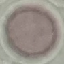

Result: no malaria parasites detected. Cell patch, automatically extracted from a larger field of view and resized to 64 × 64 pixels. Acquired by smartphone through the microscope eyepiece. Thin blood film. Giemsa-stained preparation.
Name the parasite shown.
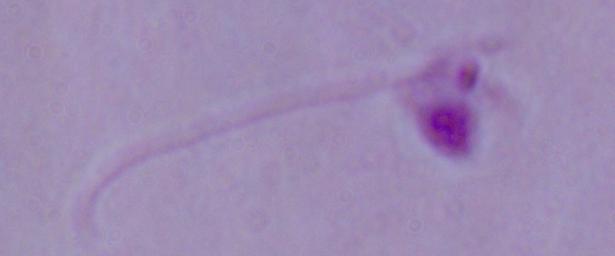

Leishmania.

magnification = 1000x
modality = photomicrograph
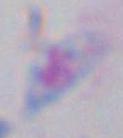
Summary:
  - Magnification: 1000x
  - Modality: photomicrograph
  - Identification: Toxoplasma gondii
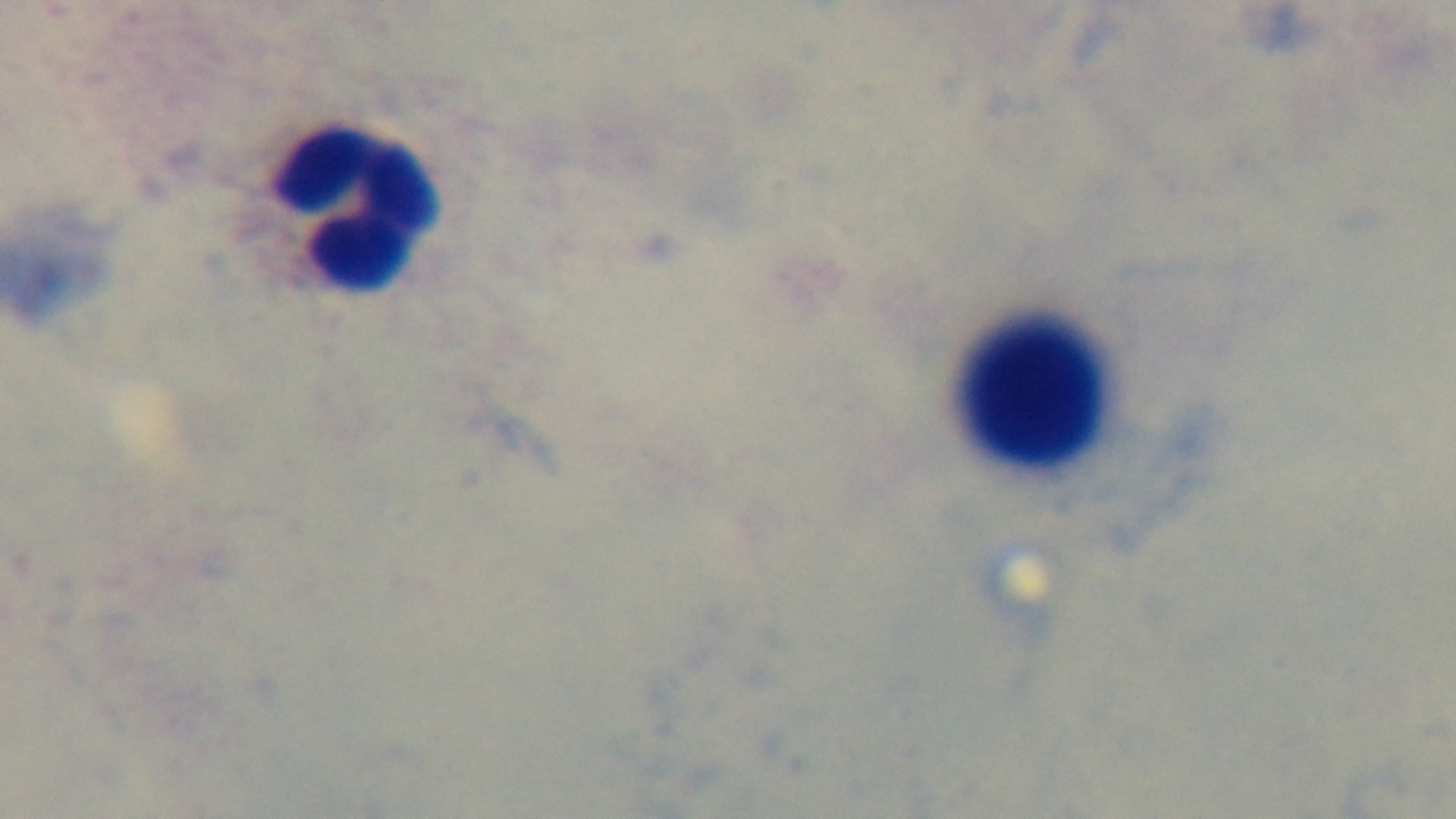

malaria status = negative
preparation = thick
modality = light microscopy
field of view = single
stain = Giemsa
objective = 100x oil immersion
capture = mounted 4K digital camera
Classify this cell by malaria status.
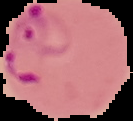

It is parasitized.

image type = segmented cell region on a black background
image size = 133×121 pixels
preparation = thin blood smear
Assess this cell for malaria.
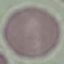
It is uninfected.

Cell patch, automatically extracted from a larger field of view and resized to 64 × 64 pixels. Acquired by smartphone through the microscope eyepiece. Giemsa-stained preparation. Thin blood film.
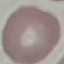
result = no malaria parasites detected
preparation = thin blood smear
stain = Giemsa
image type = automatically extracted cell patch, resized to 64 × 64 pixels
capture = smartphone through the microscope eyepiece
Locate every blood parasite and identify its species.
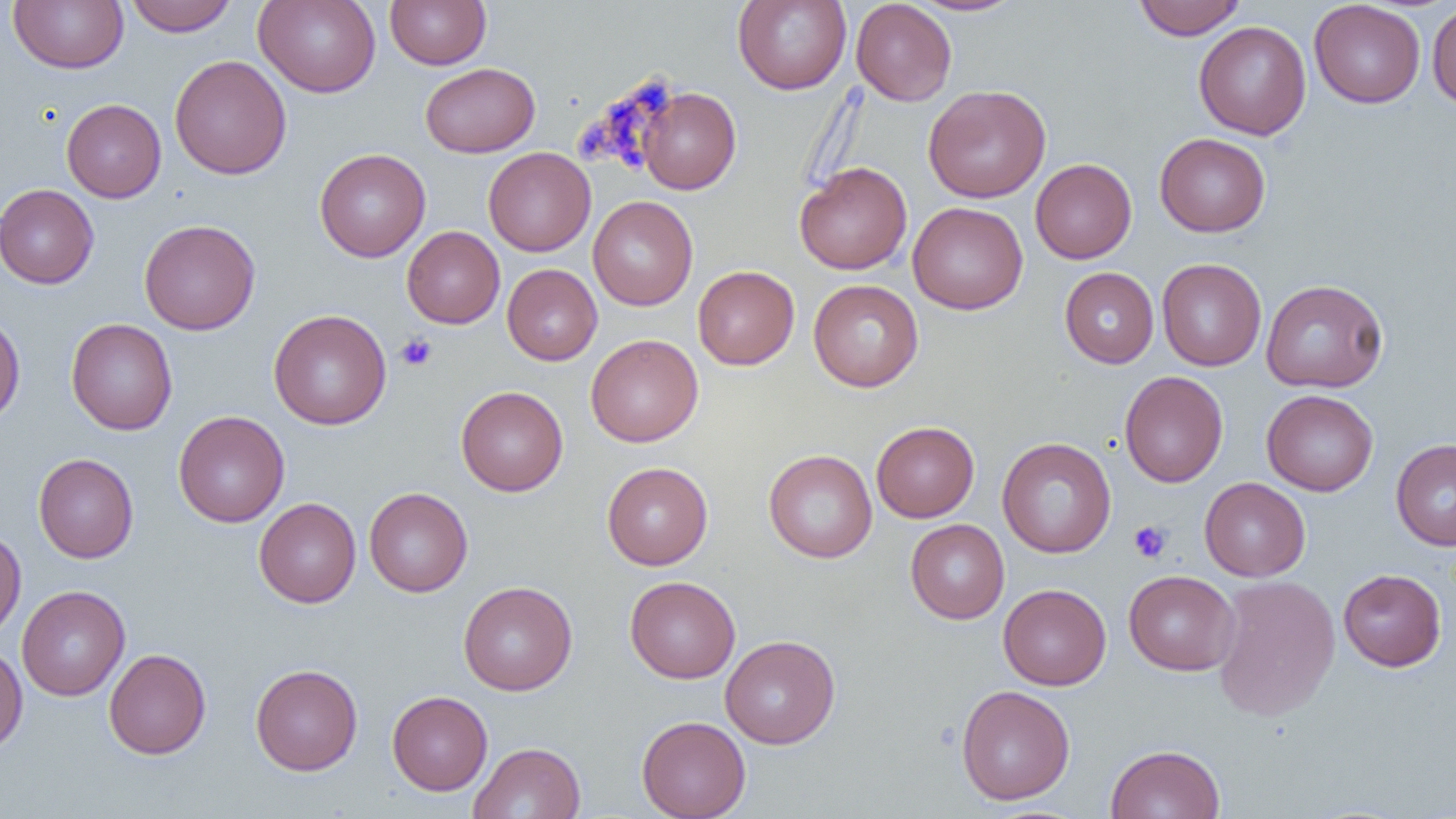
No blood parasites observed.

slide-level diagnosis = no evidence of blood parasites
preparation = thin blood smear
uninfected red blood cell locations = approximate bounding boxes as (x1,y1)-(x2,y2) corner pairs in pixels: (9,0)-(128,73), (125,0)-(237,36), (254,0)-(381,97), (385,0)-(491,70), (732,0)-(851,94), (851,0)-(957,106), (908,0)-(1026,16), (1133,0)-(1245,40), (1309,1)-(1426,108), (1426,3)-(1456,109), (1193,21)-(1311,140), (169,54)-(292,180), (419,63)-(540,157), (923,84)-(1051,203), (638,87)-(741,194), (61,98)-(166,202), (1155,133)-(1271,237), (483,147)-(595,256), (314,148)-(431,262), (1030,158)-(1137,264), (795,161)-(912,275), (0,184)-(99,289), (587,195)-(698,310), (908,202)-(1028,315), (139,219)-(260,335), (402,226)-(505,328), (1157,258)-(1267,371), (502,264)-(602,365), (693,265)-(799,370), (1155,265)-(1389,375), (1059,267)-(1159,368), (808,279)-(924,392), (1260,279)-(1389,393), (268,309)-(392,430), (0,313)-(25,426), (65,318)-(178,435), (585,334)-(703,447), (1119,371)-(1228,487), (456,385)-(568,496), (1262,389)-(1378,496), (173,411)-(289,527), (871,421)-(980,522), (997,437)-(1116,558), (1391,438)-(1456,551), (763,449)-(877,563), (33,453)-(138,563), (602,461)-(713,570), (1199,477)-(1310,581), (363,487)-(473,597), (254,498)-(361,607), (905,519)-(1009,624), (0,529)-(26,639), (1338,569)-(1447,671), (1123,570)-(1240,676), (1212,575)-(1340,721), (625,576)-(740,683), (458,581)-(577,696), (998,583)-(1111,690), (17,585)-(130,701), (720,634)-(840,749), (0,643)-(27,755), (104,649)-(211,759), (250,663)-(363,775), (956,685)-(1075,805), (387,690)-(493,795), (636,715)-(751,819), (468,742)-(585,818), (1105,744)-(1226,819)
platelet locations = approximate bounding boxes as (x1,y1)-(x2,y2) corner pairs in pixels: (637,70)-(676,115), (609,96)-(634,129), (575,121)-(613,161), (611,127)-(642,172), (395,333)-(437,372), (1129,520)-(1172,563)
image size = 1456×819 pixels
magnification = 1000x
modality = optical microscopy
field of view = single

WHAT THIS TASK INVOLVES:
An image-free, exact version of the listing above is required.

ANSWER SPACE:
Result: no malaria parasites detected. Cell patch, automatically extracted from a larger field of view and resized to 64 × 64 pixels. Acquired by smartphone through the microscope eyepiece. Thin blood film. Giemsa-stained preparation.
Name the parasite shown.

Leishmania.

magnification = 1000x
modality = photomicrograph
Summary:
  - Magnification: 1000x
  - Modality: photomicrograph
  - Identification: Toxoplasma gondii

malaria status = negative
preparation = thick
modality = light microscopy
field of view = single
stain = Giemsa
objective = 100x oil immersion
capture = mounted 4K digital camera
Classify this cell by malaria status.

It is parasitized.

image type = segmented cell region on a black background
image size = 133×121 pixels
preparation = thin blood smear
Assess this cell for malaria.
It is uninfected.

Cell patch, automatically extracted from a larger field of view and resized to 64 × 64 pixels. Acquired by smartphone through the microscope eyepiece. Giemsa-stained preparation. Thin blood film.
result = no malaria parasites detected
preparation = thin blood smear
stain = Giemsa
image type = automatically extracted cell patch, resized to 64 × 64 pixels
capture = smartphone through the microscope eyepiece
Locate every blood parasite and identify its species.
No blood parasites observed.

slide-level diagnosis = no evidence of blood parasites
preparation = thin blood smear
uninfected red blood cell locations = approximate bounding boxes as (x1,y1)-(x2,y2) corner pairs in pixels: (9,0)-(128,73), (125,0)-(237,36), (254,0)-(381,97), (385,0)-(491,70), (732,0)-(851,94), (851,0)-(957,106), (908,0)-(1026,16), (1133,0)-(1245,40), (1309,1)-(1426,108), (1426,3)-(1456,109), (1193,21)-(1311,140), (169,54)-(292,180), (419,63)-(540,157), (923,84)-(1051,203), (638,87)-(741,194), (61,98)-(166,202), (1155,133)-(1271,237), (483,147)-(595,256), (314,148)-(431,262), (1030,158)-(1137,264), (795,161)-(912,275), (0,184)-(99,289), (587,195)-(698,310), (908,202)-(1028,315), (139,219)-(260,335), (402,226)-(505,328), (1157,258)-(1267,371), (502,264)-(602,365), (693,265)-(799,370), (1155,265)-(1389,375), (1059,267)-(1159,368), (808,279)-(924,392), (1260,279)-(1389,393), (268,309)-(392,430), (0,313)-(25,426), (65,318)-(178,435), (585,334)-(703,447), (1119,371)-(1228,487), (456,385)-(568,496), (1262,389)-(1378,496), (173,411)-(289,527), (871,421)-(980,522), (997,437)-(1116,558), (1391,438)-(1456,551), (763,449)-(877,563), (33,453)-(138,563), (602,461)-(713,570), (1199,477)-(1310,581), (363,487)-(473,597), (254,498)-(361,607), (905,519)-(1009,624), (0,529)-(26,639), (1338,569)-(1447,671), (1123,570)-(1240,676), (1212,575)-(1340,721), (625,576)-(740,683), (458,581)-(577,696), (998,583)-(1111,690), (17,585)-(130,701), (720,634)-(840,749), (0,643)-(27,755), (104,649)-(211,759), (250,663)-(363,775), (956,685)-(1075,805), (387,690)-(493,795), (636,715)-(751,819), (468,742)-(585,818), (1105,744)-(1226,819)
platelet locations = approximate bounding boxes as (x1,y1)-(x2,y2) corner pairs in pixels: (637,70)-(676,115), (609,96)-(634,129), (575,121)-(613,161), (611,127)-(642,172), (395,333)-(437,372), (1129,520)-(1172,563)
image size = 1456×819 pixels
magnification = 1000x
modality = optical microscopy
field of view = single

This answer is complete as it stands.